Every jumper / cable / channel setting has been tried, and even my BIOS has been flashed. The previous hard drive was added back in to the equation in its previous position, and neither device was recognized. The board is an ABit AI7, and the primary hard drive is a WD Raptor attached on SATA1.

The IDE cable was (temporarily) ruled out as the cause of the problem since the devices were recognized fine prior to the hard drive removal. The IDE cable can be swapped and a different one used, but I am in pursuit of more probable sources that are causing this issue.

What suggestions do you have for getting the DVD burner to be recognized again?
 
TheOneGreatX said:
make sure the DVD burner is set as a single, not the master.
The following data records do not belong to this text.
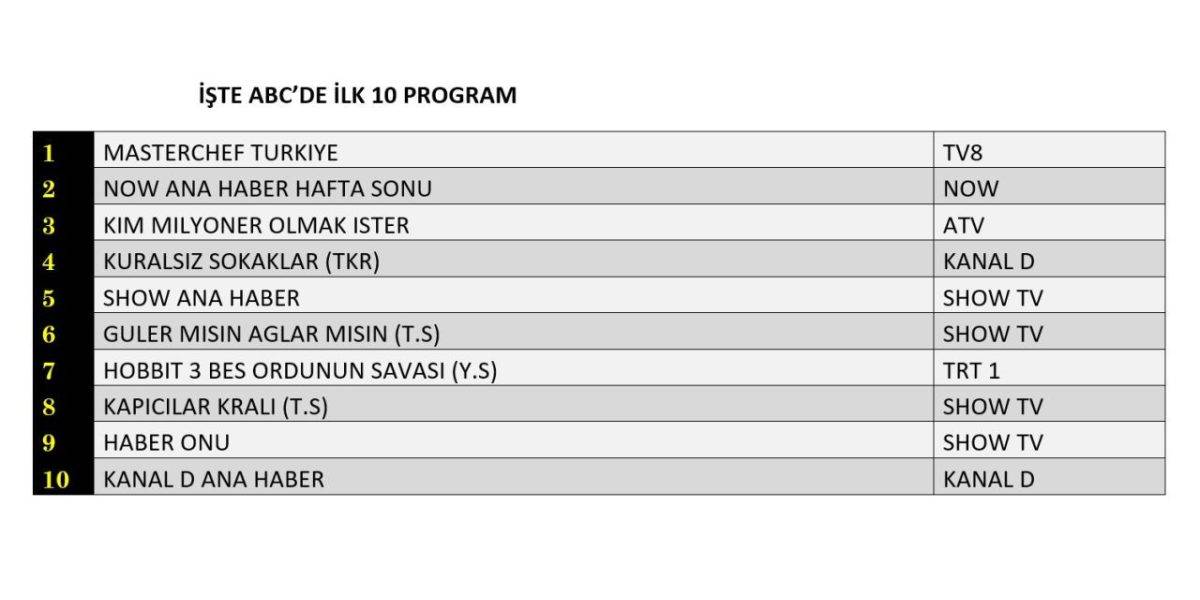 İŞTE ABC'DE İLK 10 PROGRAM

| | | |
|---|---|---|
| 1 | MASTERCHEF TURKIYE | TV8 |
| 2 | NOW ANA HABER HAFTA SONU | NOW |
| 3 | KIM MILYONER OLMAK ISTER | ATV |
| 4 | KURALSIZ SOKAKLAR (TKR) | KANAL D |
| 5 | SHOW ANA HABER | SHOW TV |
| 6 | GULER MISIN AGLAR MISIN (T.S) | SHOW TV |
| 7 | HOBBIT 3 BES ORDUNUN SAVASI (Y.S) | TRT 1 |
| 8 | KAPICILAR KRALI (T.S) | SHOW TV |
| 9 | HABER ONU | SHOW TV |
| 10 | KANAL D ANA HABER | KANAL D |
On hard drives, Single is generally set without any jumper at all. Should this be the case with the burner as well? If so, this has been tried already, and was unsuccessful as well (every jumper / cable / channel setting has been tried).

A friend of mine seems to think the IDE cable is the most probable culprit, so I will try with a different IDE cable this evening.
 
Is the DVD burner at the end connector and not the middle connector?
 
Yeah, I would say there are two likely culprits.

1. That cable. Ive seen this quite a few times, IDE cables going bad. I HATE IDE cables..
2. The IDE controller. Give the secondary (assuming youre using the primary) channel a shot, see if they show up.
 
lithium726 said:
Yeah, I would say there are two likely culprits.

1. That cable. Ive seen this quite a few times, IDE cables going bad. I HATE IDE cables..
2. The IDE controller. Give the secondary (assuming youre using the primary) channel a shot, see if they show up.

He already said every channel was tried. Most likely the ribbon broke a wire when you unplugged the HD the first time. I've had that happen.
 
Thank you all for the suggestions and responses. It indeed was the cable, fortunately I suppose. The other alternative was the IDE controllers on the board which was also mentioned in this thread. Spare motherboards are not quite as easy to come by as spare IDE cables.

Thanks again!
 
Is it a 40-wire cable or 80-wire cable? I've seen several instances where single CD drives would not run on the 80-wire cable after the hard drive is removed.
 
Zamboni said:
Is it a 40-wire cable or 80-wire cable? I've seen several instances where single CD drives would not run on the 80-wire cable after the hard drive is removed.

80-wire, I believe. What caused the single CD drive to not run on the 80-wire cable after the hard drive was removed?
 
int0x80 said:
80-wire, I believe. What caused the single CD drive to not run on the 80-wire cable after the hard drive was removed?
Gremlins. I suspect it's something with the motherboard detecting the 80-wire cable and pushing the channel to a UDMA level the CD-ROM doesn't support, but I haven't spent a lot of time tracking it down. Putting the optical drives back on the old-school cables seems to fix it, so I just made it a habit to re-cable the systems that way rather than troubleshoot them.